Extracto de página:
──────────────────────────────

26 de agosto de 2008

El Saco de Roma


El Saco de Roma se refiere al saqueo, pillaje y destrucción que las tropas de Carlos V cometieron sobre Roma a partir del 6 de mayo de 1527. La palabra Saco es una adaptación del italiano “sacco” que en italiano es “saqueo”.

Carlos V, casi sin comerlo ni beberlo, se había encontrado de sopetón con uno de los imperios más grandes jamás conocidos. La siempre envidiosa Francia maniobró para atraer al Papa a su bando y alejarlo de la influencia que sobre el pontífice tenía Carlos V. Los franceses no se andaban con tonterías y llegaron a pactar con los turcos –que raptaban y violaban mujeres cristianas- con tal de aminorar el poder español. De manera que Carlos V se vio enfrentado a una Liga que componían: Francia, El Papa y varios estados italianos. En Pavía, dos años antes, en 1525, Carlos V había dado un golpe sobre la mesa dejando claro quién era el que mandaba en Europa al capturar y humillar a Francisco I y traerlo a Madrid como un preso cualquiera. Todos tenían motivos para odiar a Carlos V: los franceses para limpiar su honor y el Papa a fin de no depender tanto de la influencia del monarca español. La presión que ejercía Carlos V sobre el Papa era brutal. Se llegó a imprimir un panfleto que decía que Carlos V tenía que corregir el blandito lenguaje que el Papa- Clemente VII- tenía acerca de la herejía de Lutero.

──────────────────────────────

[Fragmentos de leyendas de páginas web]
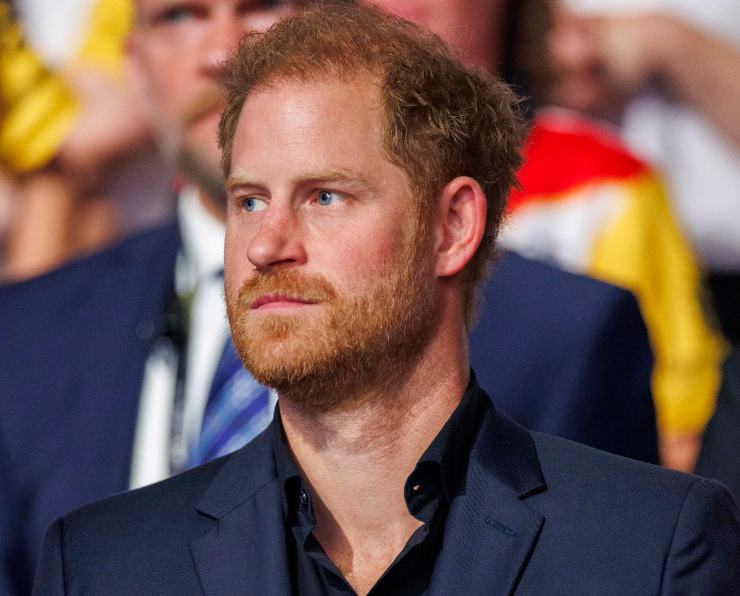 William: lui e suo fratello Harry sono infastiditi per la vendita dell'indumento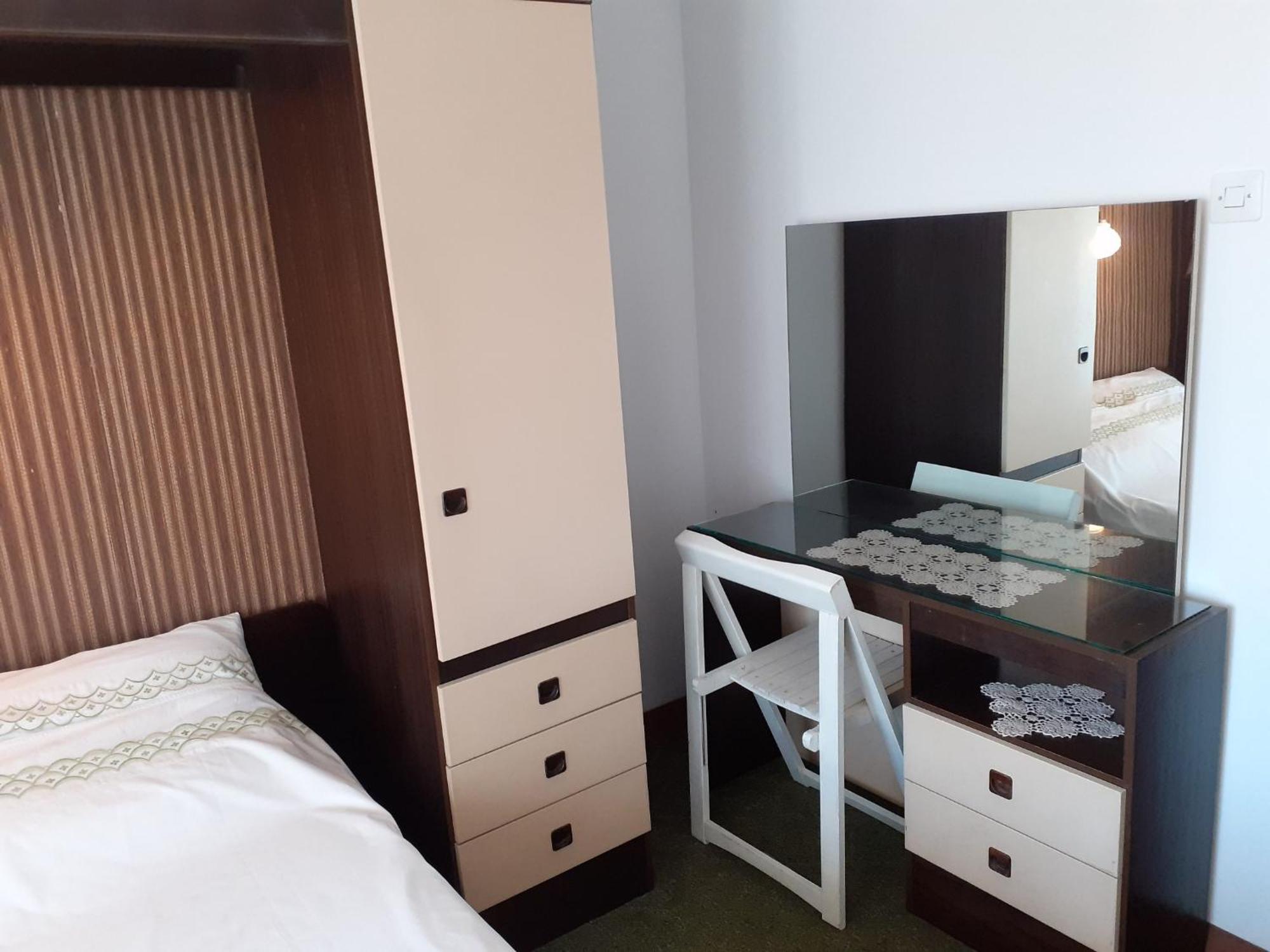 Apartment Simunec Malinska Værelse billede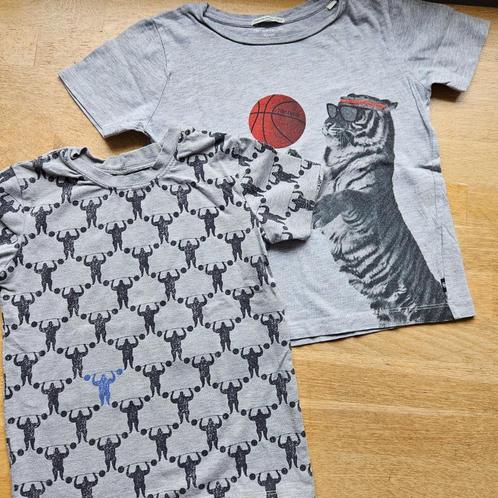 kinderkleren maat 110/116 (prijs zie omschrijving), Kinderen en Baby's, Kinderkleding | Maat 110, Gebruikt, Jongen, Overige typen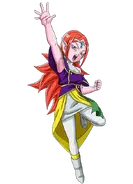 Ultimate Class-up Supreme Kai Berserker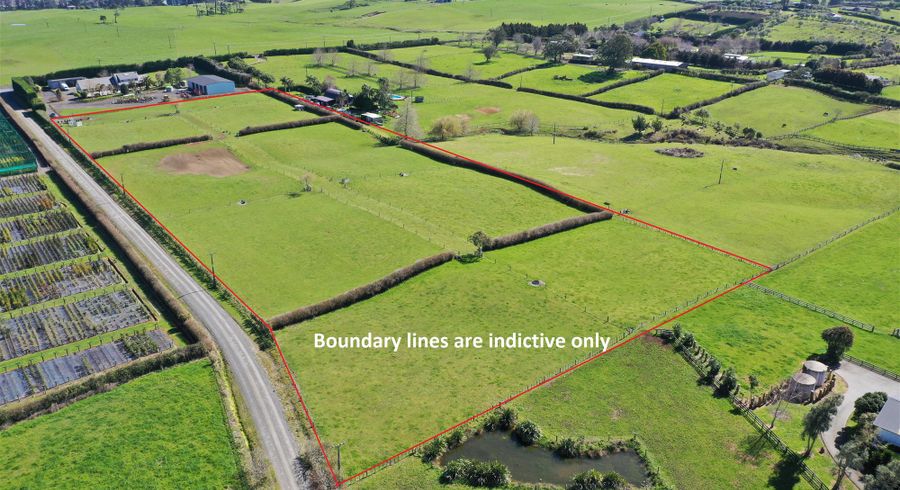  at 370A Kingseat Road, Kingseat, Pukekohe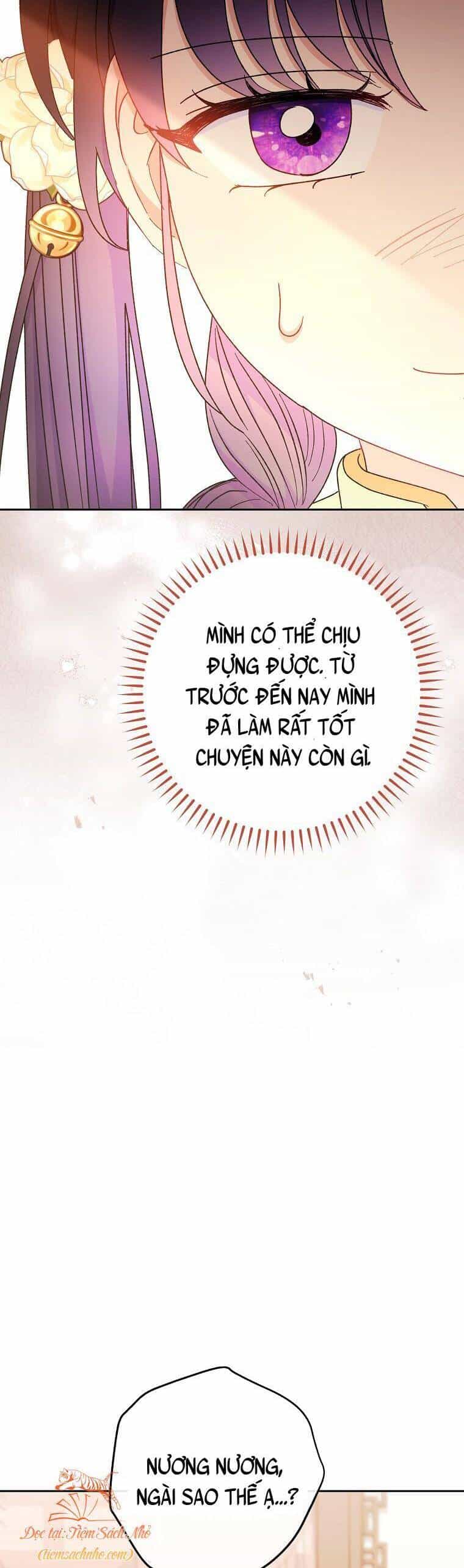 Tiểu Thiếp Chỉ Muốn Sống Yên Bình - Chương 28 - ảnh 66
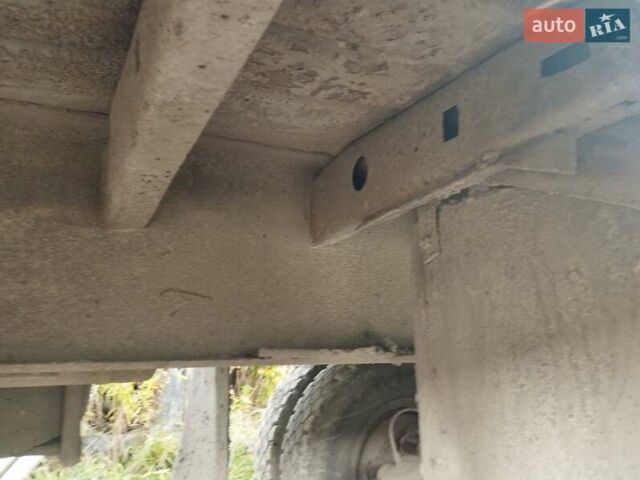 ОДАЗ 9370, объемом двигателя 0 л и пробегом 0 тыс. км за 2700 $, фото 10 на Automoto.ua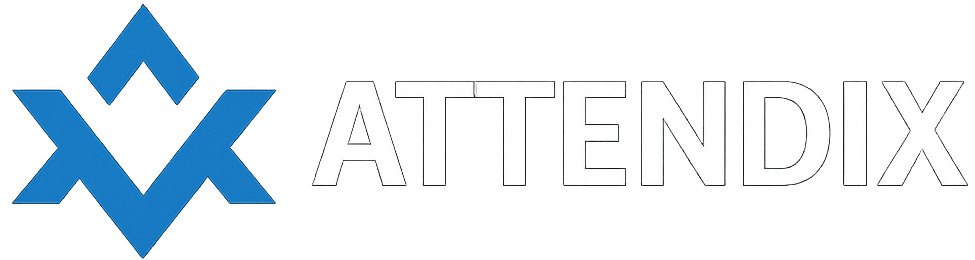 Attendix logo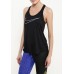 Майка спортивная W NK BRTHE TANK ELASTKA GRX SW Nike Майка спортивная W NK BRTHE TANK ELASTKA GRX SW Nike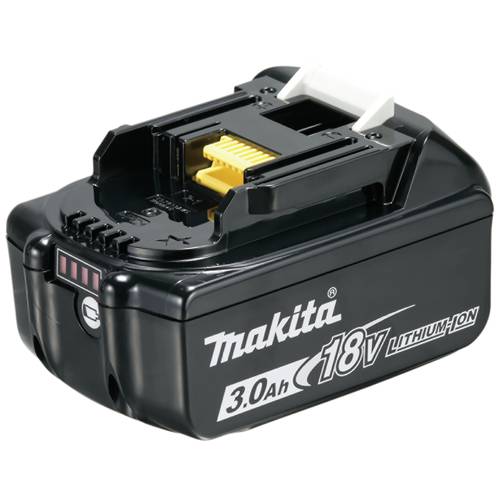 Makita BL1830B - E Werkzeug-Akku 18 V 3 Ah Li-Ion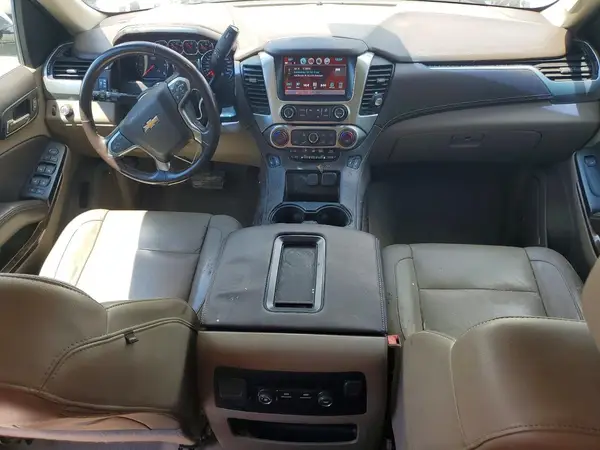 1GNSCHKCXKR178204 2019 CHEVROLET SUBURBAN - Image 8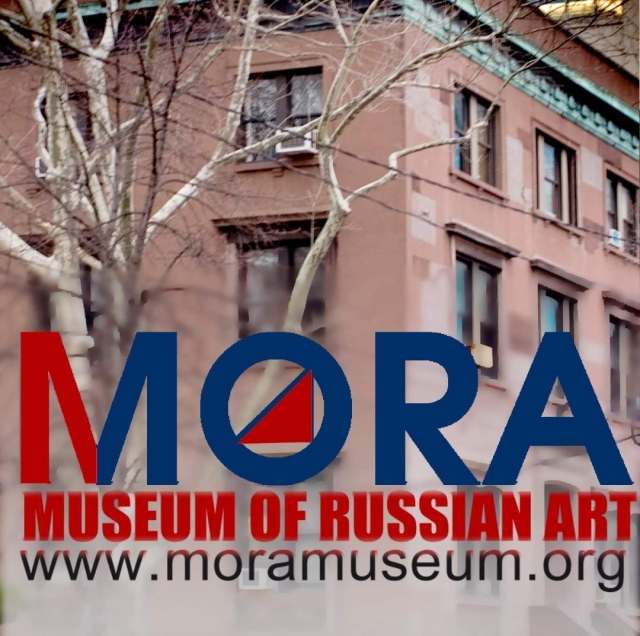 Museum of Russian Art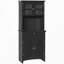 Armoire de rangement, garde-manger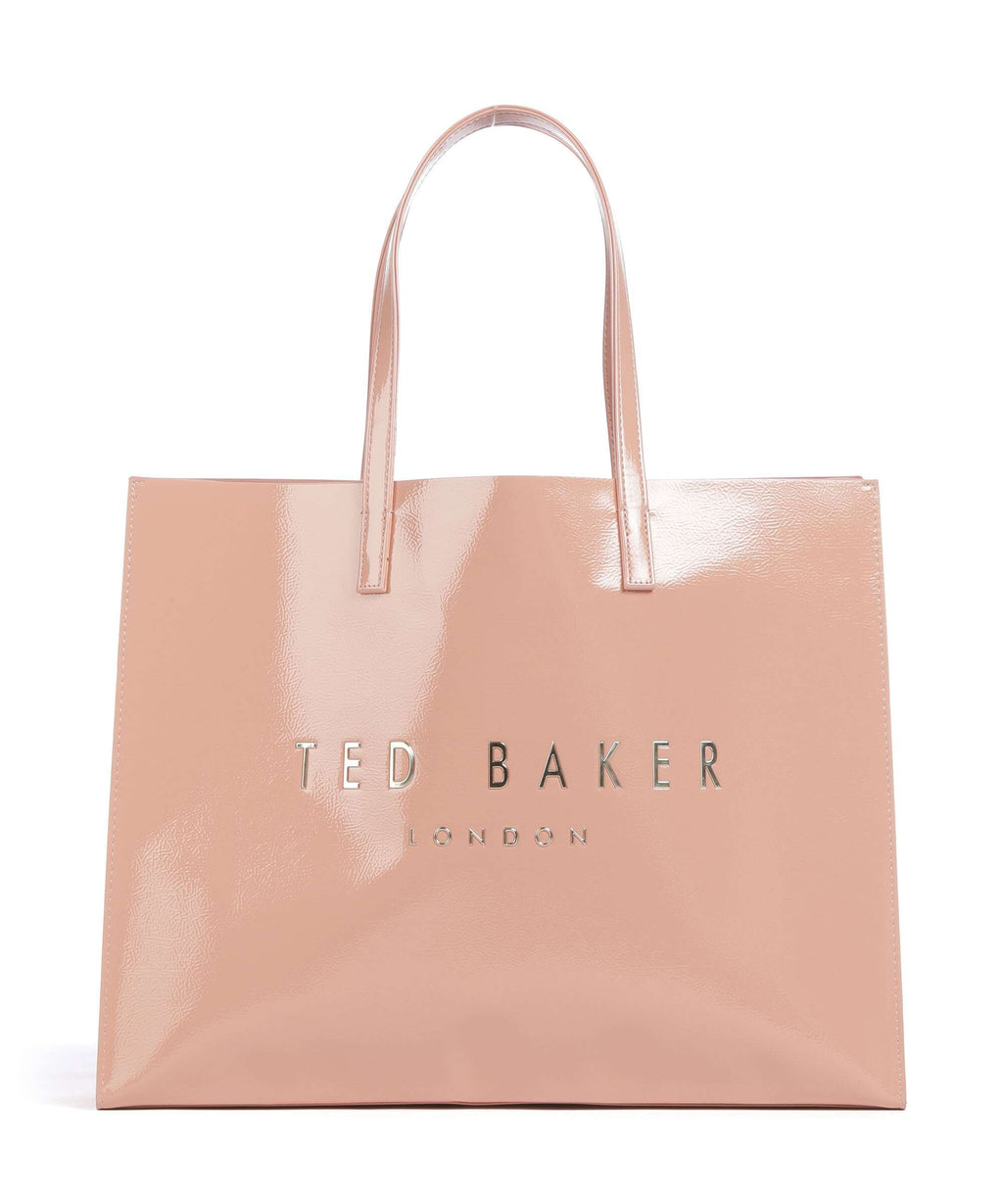 Ted Baker Crikon Tote bag light pink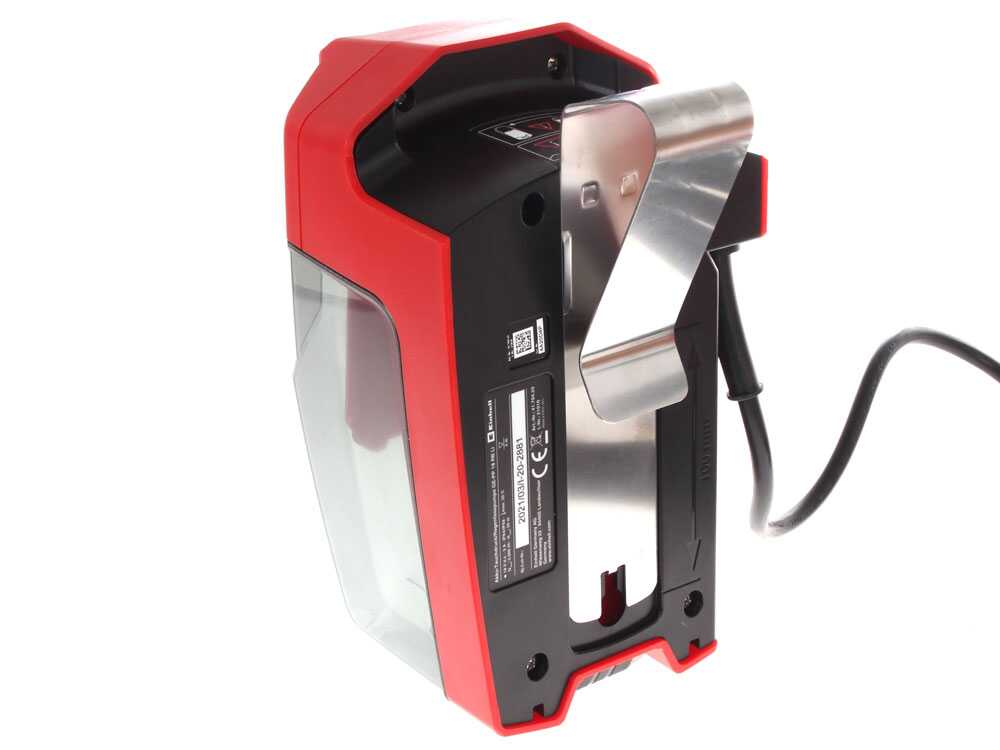 Einhell GE-PP 18RB Li dompelpomp voor schoon water, 18 V 2,5 Ah, detail 12
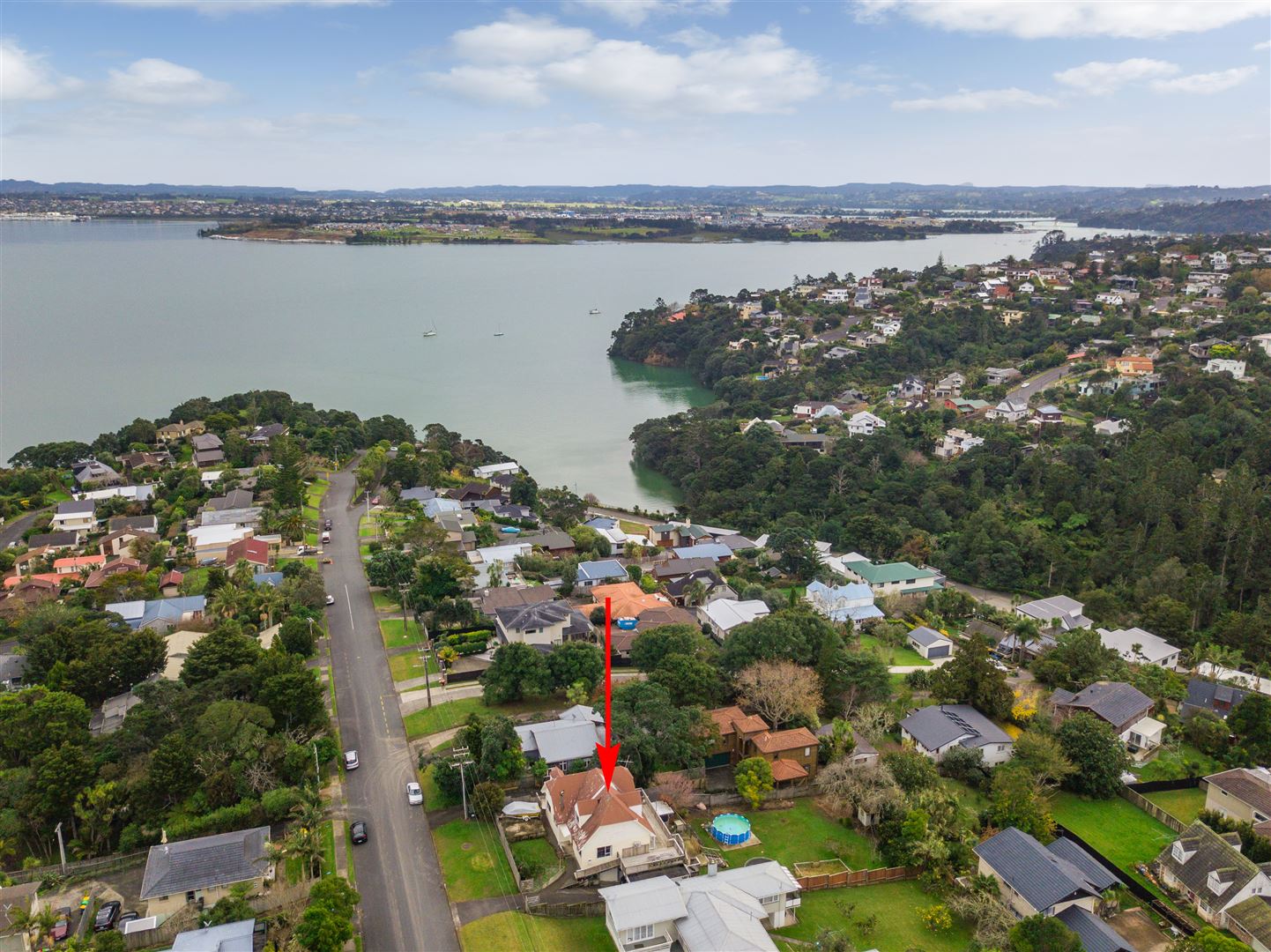 69 Island Bay Road, Beach Haven, Auckland - North Shore, 0 chambres, 0 salles de bain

──────────────────────────────

Requisitos de tareas:
[1] Responde estas preguntas sobre el texto del Saco de Roma:
(a) ¿A partir de qué fecha cometieron las tropas de Carlos V el saqueo de Roma?
(b) ¿Qué significa en italiano la palabra «sacco»?
(c) ¿A quién capturó Carlos V en Pavía y adónde lo llevó?
[2] Condensa el párrafo del texto del Saco de Roma que comienza con «Carlos V, casi sin comerlo ni beberlo» sin perder sus datos principales.

Resultados por tarea:
[1]
(a) A partir del 6 de mayo de 1527.
(b) Saqueo.
(c) A Francisco I, y lo llevó a Madrid.

[2] Carlos V se encontró de pronto al frente de uno de los mayores imperios conocidos. Francia maniobró para atraer al Papa a su bando y alejarlo de la influencia de Carlos V, y llegó a pactar con los turcos para reducir el poder español. Así, Carlos V se enfrentó a una Liga formada por Francia, el Papa y varios estados italianos. En 1525, en Pavía, había capturado a Francisco I y lo había llevado preso a Madrid. Los franceses querían limpiar su honor, y el Papa, depender menos del monarca español. Carlos V ejercía una presión brutal sobre el Papa. Un panfleto llegó a decir que Carlos V debía corregir el lenguaje blando de Clemente VII sobre la herejía de Lutero.